• _YOUR ASSIGNMENT_
Only text belongs in your copy of the listing below; reproduce it exactly and leave out the pictures.

• _INFORMATION SHOWN_
_ _ _ _ _ _ _

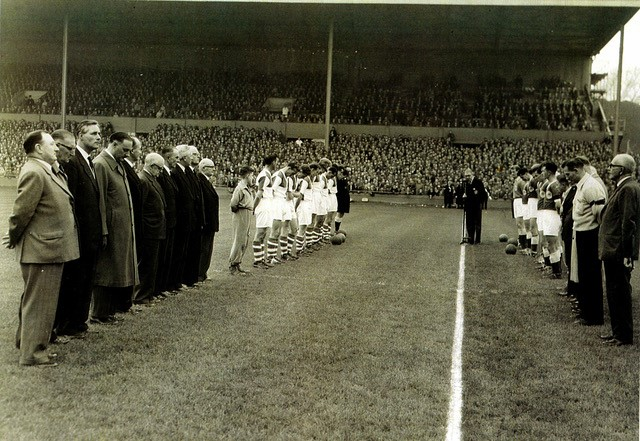 Players of Rovers and City line up prior to the match at Eastville, 24 hours after Harry had passed away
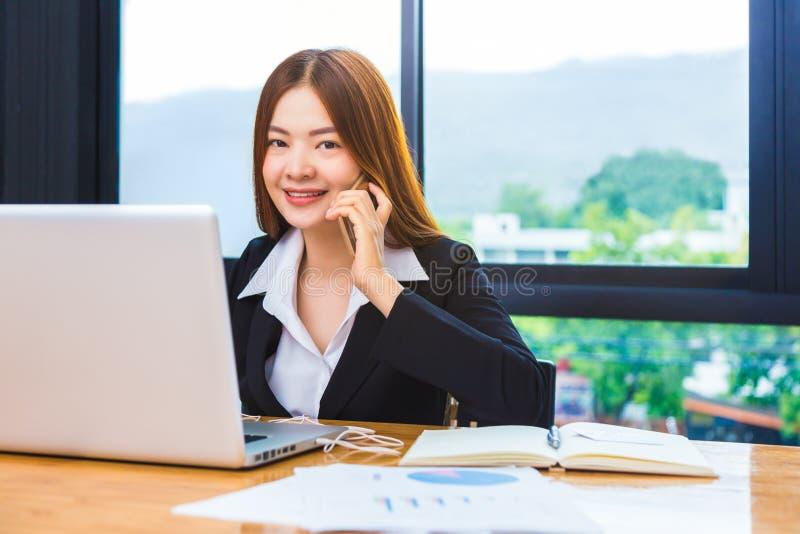 Giovane donna di affari asiatica felice attraente che usando il suoi telefono e w fotografia stock libera da diritti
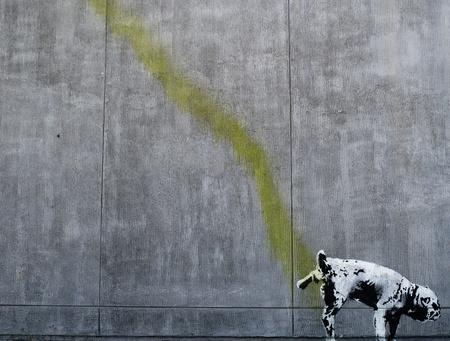 LOS ANGELES, USA - OCTOBER 17: Original Banksy grafitti on a wall (Pissing dog). Los Angeles, October 17, 2011.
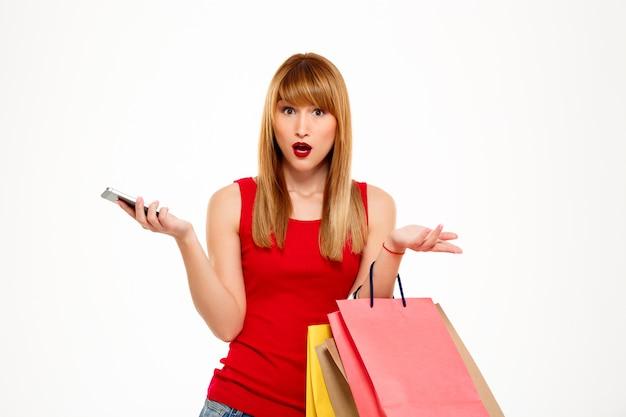 Surpresa bela jovem de pé com as compras sobre parede branca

_ _ _ _ _ _ _

• _SOLUTION_
 Players of Rovers and City line up prior to the match at Eastville, 24 hours after Harry had passed away
 Giovane donna di affari asiatica felice attraente che usando il suoi telefono e w fotografia stock libera da diritti
 LOS ANGELES, USA - OCTOBER 17: Original Banksy grafitti on a wall (Pissing dog). Los Angeles, October 17, 2011.
 Surpresa bela jovem de pé com as compras sobre parede branca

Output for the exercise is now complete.